▶ TUNTUTAN TUGAS:
Tuliskan kembali seluruh bacaan tentang Cowongan dan festival berikut tanpa mengubah satu kata atau tanda baca pun.

▶ KUTIPAN BACAAN:
Pak Titut terkenal sebagai dukun Cowongan. Tapi Pak Titut tidak dikenal sebagai dukun pemanggil hujan. Karena pertunjukan Cowongan yang sering kali ia bawakan bukanlah tari pemanggil hujan sebagaimana ritual pada aslinya, Pak Titut hanya menyuguhkan Cowongan sebagai teater yang bernilai seni tinggi, bukti ketinggian citarasa seni para leluhur yang harus dikenali oleh anak cucu generasi sekarang.
Pertunjukkan Cowongan yang Pak Titut bawakan dimana-mana itu adalah satu dari banyak contoh kekayaan khasanah festival di negeri ini. Ada beragam lagi lainnya yang bagus untuk kita inventarisir.
Bulan Agustus adalah bulan festival, rakyat gegap gempita menyambut bulan festival ini tak peduli di kota maupun di desa, di pusat kemajuan maupun di pelosok. Festival di bulan Agustus adalah bukti bahwa negeri ini tidak krisis festival. Di banyak negara yang festival haruslah diprogramkan dan dianggarkan oleh pemerintah, lalu pelaksanaannya ditenderkan kepada Event Organizer tertentu. Terlihat ramai dan meriah, tetapi yang hakikatnya berpesta adalah Event Organizernya.

Entri penalaran berbasis adegan
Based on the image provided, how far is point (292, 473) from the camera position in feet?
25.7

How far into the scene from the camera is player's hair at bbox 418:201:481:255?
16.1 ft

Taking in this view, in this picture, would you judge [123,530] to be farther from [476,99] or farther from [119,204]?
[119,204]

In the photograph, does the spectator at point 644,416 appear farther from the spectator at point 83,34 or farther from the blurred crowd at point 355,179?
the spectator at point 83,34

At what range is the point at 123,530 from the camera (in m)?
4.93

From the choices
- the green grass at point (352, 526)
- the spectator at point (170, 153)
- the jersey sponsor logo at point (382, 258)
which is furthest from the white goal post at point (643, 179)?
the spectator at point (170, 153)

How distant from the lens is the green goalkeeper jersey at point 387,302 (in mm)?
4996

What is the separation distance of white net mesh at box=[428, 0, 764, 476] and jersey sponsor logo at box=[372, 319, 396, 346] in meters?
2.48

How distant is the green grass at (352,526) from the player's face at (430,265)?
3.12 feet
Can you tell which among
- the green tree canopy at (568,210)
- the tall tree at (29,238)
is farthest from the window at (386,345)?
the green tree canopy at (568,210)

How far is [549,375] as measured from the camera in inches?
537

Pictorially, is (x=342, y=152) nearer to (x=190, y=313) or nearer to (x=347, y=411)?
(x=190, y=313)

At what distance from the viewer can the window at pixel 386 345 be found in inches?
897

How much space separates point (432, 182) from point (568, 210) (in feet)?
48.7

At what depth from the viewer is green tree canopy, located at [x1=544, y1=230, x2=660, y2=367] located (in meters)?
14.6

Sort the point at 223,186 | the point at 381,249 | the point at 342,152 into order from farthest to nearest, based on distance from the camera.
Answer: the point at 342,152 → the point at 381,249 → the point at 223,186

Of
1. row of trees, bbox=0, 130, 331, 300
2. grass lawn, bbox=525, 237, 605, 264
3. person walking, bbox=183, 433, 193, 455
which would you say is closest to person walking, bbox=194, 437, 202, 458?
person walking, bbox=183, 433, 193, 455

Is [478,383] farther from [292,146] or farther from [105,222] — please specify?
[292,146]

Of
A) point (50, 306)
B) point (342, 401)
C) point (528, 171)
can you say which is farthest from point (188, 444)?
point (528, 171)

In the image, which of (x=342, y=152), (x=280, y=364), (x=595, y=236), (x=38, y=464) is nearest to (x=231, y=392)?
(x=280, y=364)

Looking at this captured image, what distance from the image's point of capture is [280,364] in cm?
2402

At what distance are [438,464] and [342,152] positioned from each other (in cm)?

▶ HASIL LATIHAN:
Pak Titut terkenal sebagai dukun Cowongan. Tapi Pak Titut tidak dikenal sebagai dukun pemanggil hujan. Karena pertunjukan Cowongan yang sering kali ia bawakan bukanlah tari pemanggil hujan sebagaimana ritual pada aslinya, Pak Titut hanya menyuguhkan Cowongan sebagai teater yang bernilai seni tinggi, bukti ketinggian citarasa seni para leluhur yang harus dikenali oleh anak cucu generasi sekarang.
Pertunjukkan Cowongan yang Pak Titut bawakan dimana-mana itu adalah satu dari banyak contoh kekayaan khasanah festival di negeri ini. Ada beragam lagi lainnya yang bagus untuk kita inventarisir.
Bulan Agustus adalah bulan festival, rakyat gegap gempita menyambut bulan festival ini tak peduli di kota maupun di desa, di pusat kemajuan maupun di pelosok. Festival di bulan Agustus adalah bukti bahwa negeri ini tidak krisis festival. Di banyak negara yang festival haruslah diprogramkan dan dianggarkan oleh pemerintah, lalu pelaksanaannya ditenderkan kepada Event Organizer tertentu. Terlihat ramai dan meriah, tetapi yang hakikatnya berpesta adalah Event Organizernya.